### WHAT YOU HAVE TO DO
Copy out the text of every record below word for word. Leave the pictures out of your answer.

Image-caption web records

┄┄┄┄┄┄

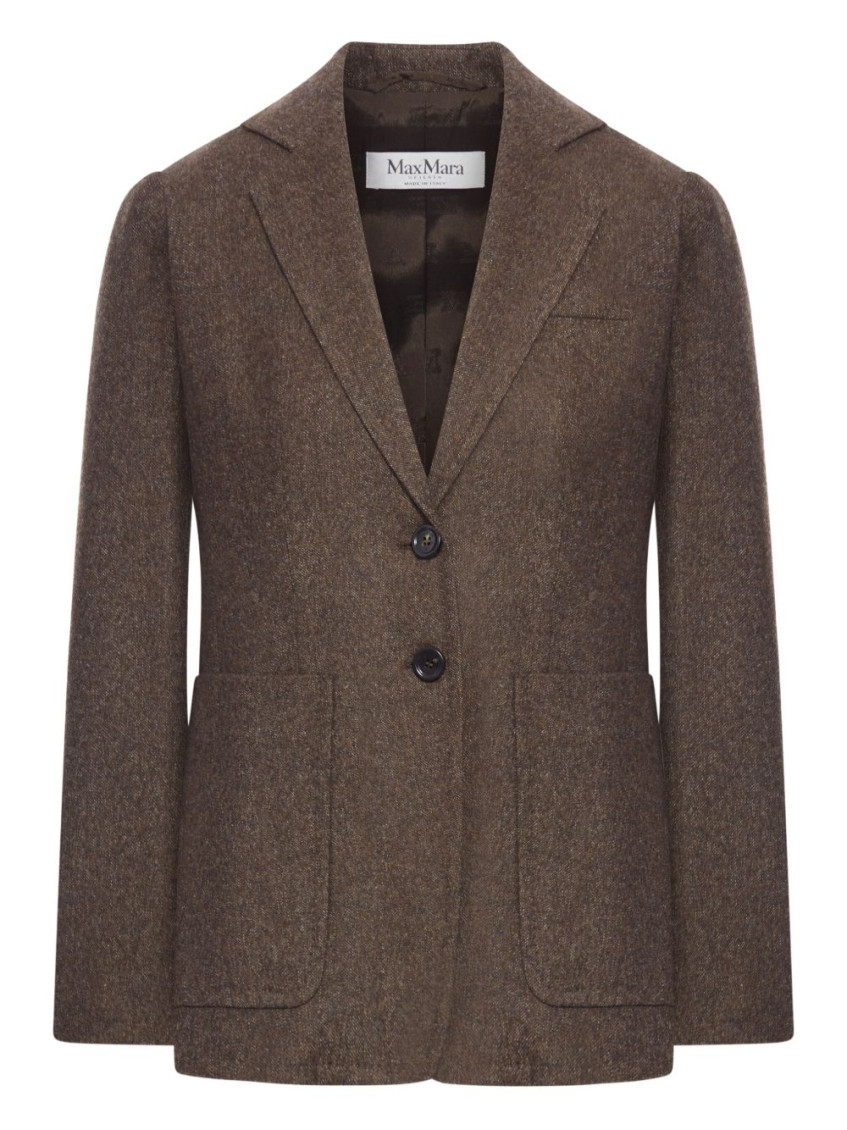 Wool Single-Breasted Jacket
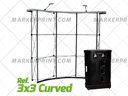Wall Pop Up Curved Aluminum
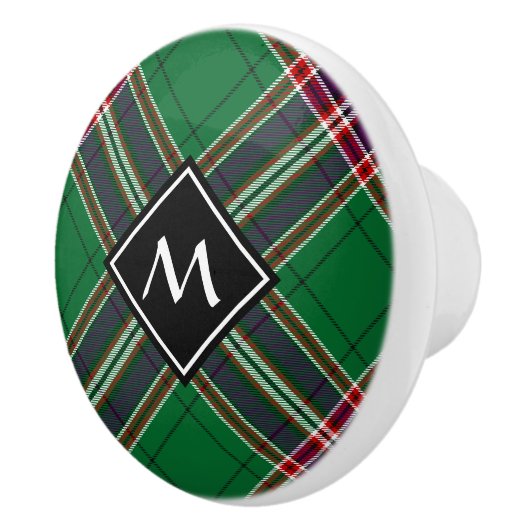 Clan MacFarlane Moderne Jacht Tartan Keramische Knop (Rechts)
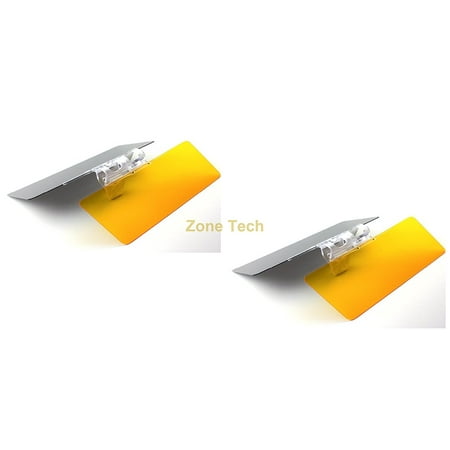 - Zone Tech 2 Pack Multifunctional Day and Night Vehicle Clip on Adjustable Anti-Glare Sun Visor protects against sun rays, headlights, tailgates, damaging UV rays and blue light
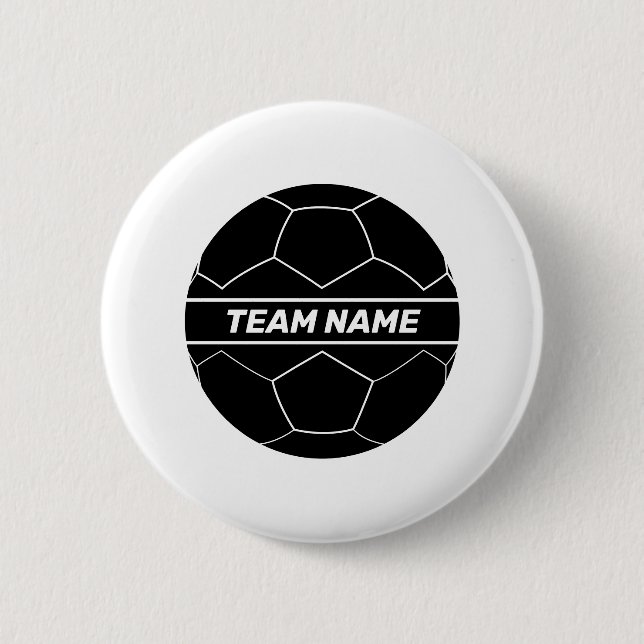 Football Team 2 Inch Round Button (Front)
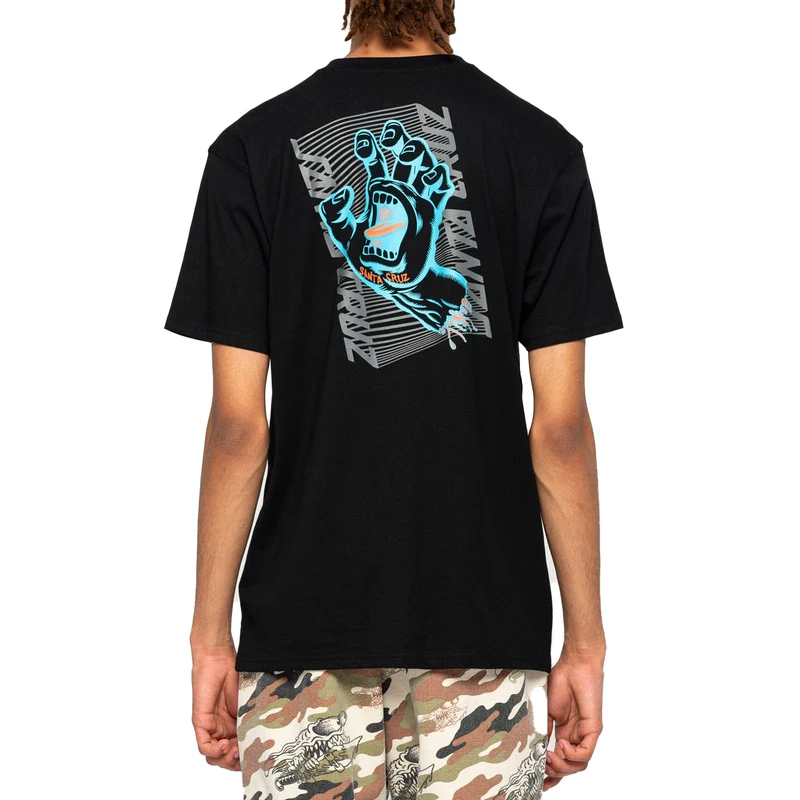 Split Strip Hand T-Shirt
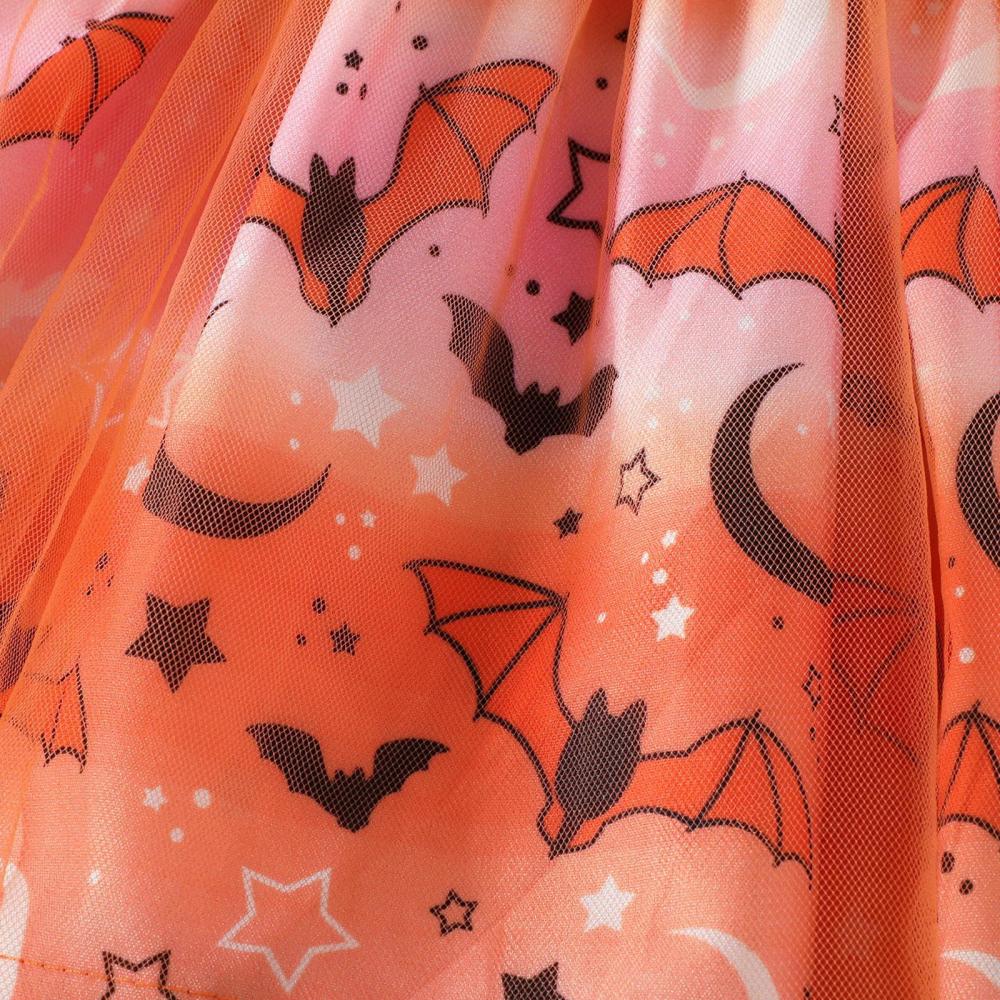 Halloween Girls Dress Spring Autumn Long Sleeve Dress Wholesale Baby Girls Dress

┄┄┄┄┄┄

### ANSWER TO THIS TASK
 Wool Single-Breasted Jacket
Wall Pop Up Curved Aluminum
 Clan MacFarlane Moderne Jacht Tartan Keramische Knop (Rechts)
 - Zone Tech 2 Pack Multifunctional Day and Night Vehicle Clip on Adjustable Anti-Glare Sun Visor protects against sun rays, headlights, tailgates, damaging UV rays and blue light
 Football Team 2 Inch Round Button (Front)
 Split Strip Hand T-Shirt
 Halloween Girls Dress Spring Autumn Long Sleeve Dress Wholesale Baby Girls Dress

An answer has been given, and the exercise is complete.